• _TEXTAUSZUG_
Keiner macht ihm etwas vor bei seiner Arbeit.
Er wird respektiert, fast gefürchtet.
Schneidend kommentiert er die Fehler von anderen.
Sein noch junges Gesicht hat tiefe Furchen.
Sein Körper ist atlethisch.
Er ist verheiratet; er will keine Kinder.
Der prügelnde Vater hat ihm dies ausgetrieben.
Zu groß die Angst, selbst einer zu werden.
Wenn der Chef ihn zur Rede stellt, krümmt er sich wie im Schmerz.
Die Furchen werden grauer; die Augen an den Rändern feucht.
Noch tiefer beugt sich dann der Mann über seinen Draht.
Er wird an Lungenkrebs sterben.
 
Liebe Petra,

das ist ein durchaus eindrucksvolles Charakterbild eines Mannes. Kommt mir vor wie eine Konkretisierung von Freuds "analem Charakter". Am besten gefällt mir die viertletzte Zeile.

Kritik muss aber auch sein: Wenn der Titel schon "Der Raucher" heißt, könnte das Thema Rauchen vielleicht schon einmal vor dem Lungenkrebs in der allerletzten Zeile auftauchen. Als Endergebnis der Biographie ist diese Todesart mir für einen insgesamt recht anspruchsvollen Kurzprosatext auch nicht originell genug. Es weiß doch jeder, dass Raucher oft daran sterben. Gerade weil ich alles Vorangegangene sowohl charakteristisch wie auch z.T. rätselhaft finde - was hat es mit der Kammer und dem Draht eigentlich auf sich? -, hätte ich mir ein etwas weniger, mit Verlaub, banales Ende gewünscht.

Hinweis: Die bereits erfolgte Bewertung ist nicht von mir. Ich halte mich insofern an deine Vorgabe und werte bei dir gar nicht.

• _ZIEL DER AUFGABE_
Kopiere den Textauszug vollständig und ohne jede Änderung. Stütze dich ausschließlich auf den Textauszug.

• _ERFASSTE DATEN_

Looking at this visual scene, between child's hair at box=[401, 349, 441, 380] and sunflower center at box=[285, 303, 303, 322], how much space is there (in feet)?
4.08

• _LÖSUNG_
Keiner macht ihm etwas vor bei seiner Arbeit.
Er wird respektiert, fast gefürchtet.
Schneidend kommentiert er die Fehler von anderen.
Sein noch junges Gesicht hat tiefe Furchen.
Sein Körper ist atlethisch.
Er ist verheiratet; er will keine Kinder.
Der prügelnde Vater hat ihm dies ausgetrieben.
Zu groß die Angst, selbst einer zu werden.
Wenn der Chef ihn zur Rede stellt, krümmt er sich wie im Schmerz.
Die Furchen werden grauer; die Augen an den Rändern feucht.
Noch tiefer beugt sich dann der Mann über seinen Draht.
Er wird an Lungenkrebs sterben.
 
Liebe Petra,

das ist ein durchaus eindrucksvolles Charakterbild eines Mannes. Kommt mir vor wie eine Konkretisierung von Freuds "analem Charakter". Am besten gefällt mir die viertletzte Zeile.

Kritik muss aber auch sein: Wenn der Titel schon "Der Raucher" heißt, könnte das Thema Rauchen vielleicht schon einmal vor dem Lungenkrebs in der allerletzten Zeile auftauchen. Als Endergebnis der Biographie ist diese Todesart mir für einen insgesamt recht anspruchsvollen Kurzprosatext auch nicht originell genug. Es weiß doch jeder, dass Raucher oft daran sterben. Gerade weil ich alles Vorangegangene sowohl charakteristisch wie auch z.T. rätselhaft finde - was hat es mit der Kammer und dem Draht eigentlich auf sich? -, hätte ich mir ein etwas weniger, mit Verlaub, banales Ende gewünscht.

Hinweis: Die bereits erfolgte Bewertung ist nicht von mir. Ich halte mich insofern an deine Vorgabe und werte bei dir gar nicht.